**DOCUMENT SECTION:**
----

The author is a national news editor of the JoongAng Ilbo.

A high column stands at the Jongno 4-ga crossroads. The memorial tower was erected in 1996 commemorating the centennial of the Park Seung-jik Store, the origin of Doosan Group. Founder Park Seung-jik saved up the seed money from traveling around the country as a peddler and opened a linen shop there in 1896. It was the beginning of the 100-year-old company.


Doosan employees working on the rotor of a gas turbine on the assembly line at Doosan Heavy Industries & Construction in Changwon, South Gyeongsang, last year. [DOOSAN HEAVY INDUSTRIES & CONSTRUCTION]

The name Doosan appeared when Park’s son Doo-byung, the founding chairman of Doosan, changed the name of the store to Doosan Store in 1946. Taking “Doo” from his first name, Doosan means accumulating one by one to make a mountain.

As Doosan expanded to the trade, liquor and construction industries, it grew into a substantial and solid mid-sized conglomerate. In the 21st century, it surprised the business world by radically transforming itself into a heavy industry-oriented company with Doosan Heavy Industries and Construction and Doosan Infracore. However, Doosan’s present is not so bright. With a slowdown in overseas construction boom and the Moon Jae-in administration’s implementation of the nuclear phase-out policy, Doosan Group was shaken and had to ask for help from its creditors.

----

**INFORMATION SUPPLIED:**
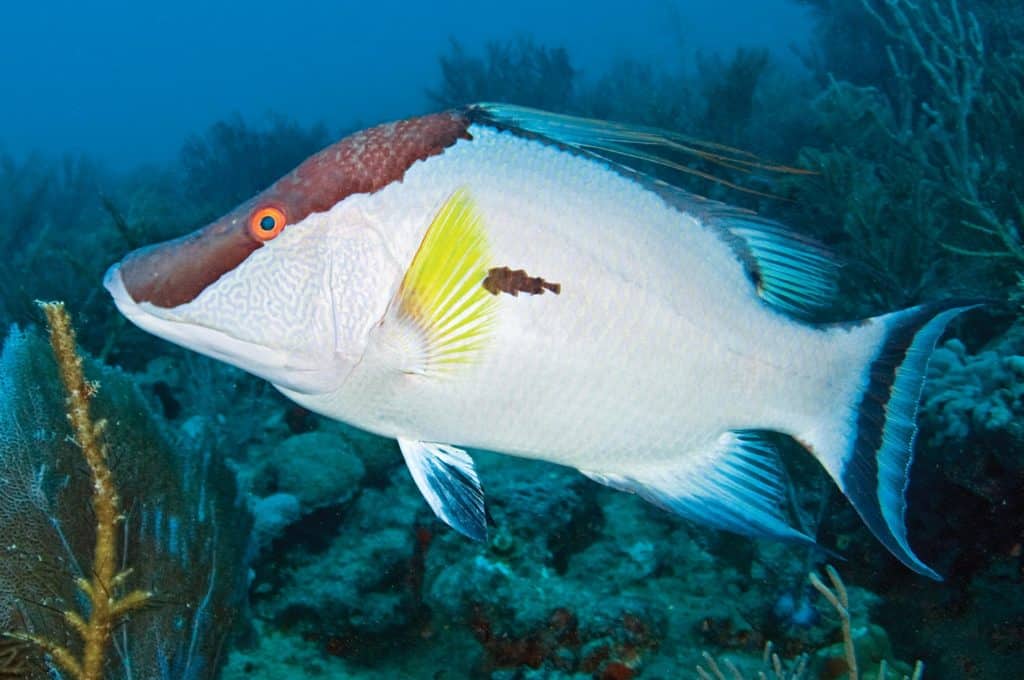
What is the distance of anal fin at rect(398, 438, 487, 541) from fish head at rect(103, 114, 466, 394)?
12.3 inches

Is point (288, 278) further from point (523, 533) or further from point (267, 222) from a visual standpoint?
point (523, 533)

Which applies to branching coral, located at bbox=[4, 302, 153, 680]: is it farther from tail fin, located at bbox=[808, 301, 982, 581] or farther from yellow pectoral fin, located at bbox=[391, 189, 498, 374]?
tail fin, located at bbox=[808, 301, 982, 581]

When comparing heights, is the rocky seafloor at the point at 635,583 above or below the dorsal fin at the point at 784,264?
below

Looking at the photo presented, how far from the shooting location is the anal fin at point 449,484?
1837mm

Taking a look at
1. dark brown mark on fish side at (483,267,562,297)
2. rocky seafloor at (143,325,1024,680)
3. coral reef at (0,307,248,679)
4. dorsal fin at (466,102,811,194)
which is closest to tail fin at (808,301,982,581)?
dorsal fin at (466,102,811,194)

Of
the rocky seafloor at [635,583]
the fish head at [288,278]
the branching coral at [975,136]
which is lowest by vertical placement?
the rocky seafloor at [635,583]

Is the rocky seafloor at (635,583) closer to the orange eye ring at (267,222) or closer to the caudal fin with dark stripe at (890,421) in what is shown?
the caudal fin with dark stripe at (890,421)

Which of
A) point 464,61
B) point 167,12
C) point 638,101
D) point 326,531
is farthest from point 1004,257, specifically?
point 167,12

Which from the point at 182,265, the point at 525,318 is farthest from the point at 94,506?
the point at 525,318

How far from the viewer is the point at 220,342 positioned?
1768mm

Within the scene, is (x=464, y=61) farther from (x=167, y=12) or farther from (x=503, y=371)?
(x=167, y=12)

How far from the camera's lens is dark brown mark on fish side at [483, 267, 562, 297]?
1720mm

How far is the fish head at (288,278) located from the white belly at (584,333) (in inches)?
2.2

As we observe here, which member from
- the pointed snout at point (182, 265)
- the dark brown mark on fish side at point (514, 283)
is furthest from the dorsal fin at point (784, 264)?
the pointed snout at point (182, 265)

----

**APPLY WHAT YOU READ:**
1. Revise the passage on Doosan's history from "The name Doosan" up to and including "from its creditors.", changing "conglomerate" to "business group".
2. Continue the passage on Doosan's history from the point where it stops.

**RESPONSES:**
1.
The name Doosan appeared when Park’s son Doo-byung, the founding chairman of Doosan, changed the name of the store to Doosan Store in 1946. Taking “Doo” from his first name, Doosan means accumulating one by one to make a mountain.

As Doosan expanded to the trade, liquor and construction industries, it grew into a substantial and solid mid-sized business group. In the 21st century, it surprised the business world by radically transforming itself into a heavy industry-oriented company with Doosan Heavy Industries and Construction and Doosan Infracore. However, Doosan’s present is not so bright. With a slowdown in overseas construction boom and the Moon Jae-in administration’s implementation of the nuclear phase-out policy, Doosan Group was shaken and had to ask for help from its creditors.

2.
It is concerning as it coincides with the possible beginning of an economic crisis from the coronavirus outbreak. At the time of the 1997 foreign currency crisis, Koreans saw that the country could be shaken when large conglomerates faltered. As Hanbo, Sammi and Kia fell one after another, the economic growth rate that hovered around 7 and 8 percent suddenly fell to minus 5.5 percent in 1998. The unemployment rate in February that year was 8.8 percent, and the youth unemployment rate was as high as 14.5 percent.

Of course, it is unfair to compare Doosan with many insolvent companies at the time. Doosan saw relief after the government’s infusion of 1 trillion won ($813 million). But fiscal help is limited. At this juncture, the possibility of more companies asking for help should be considered in case the economic crisis deepens.

There is much backbiting over the government’s decision to pay emergency rescue subsidies. It may be an indicator of how much the nation has grown over the past 20 years. But what saves people ultimately is not irregular subsidies but regular income, and it comes from businesses — not the state.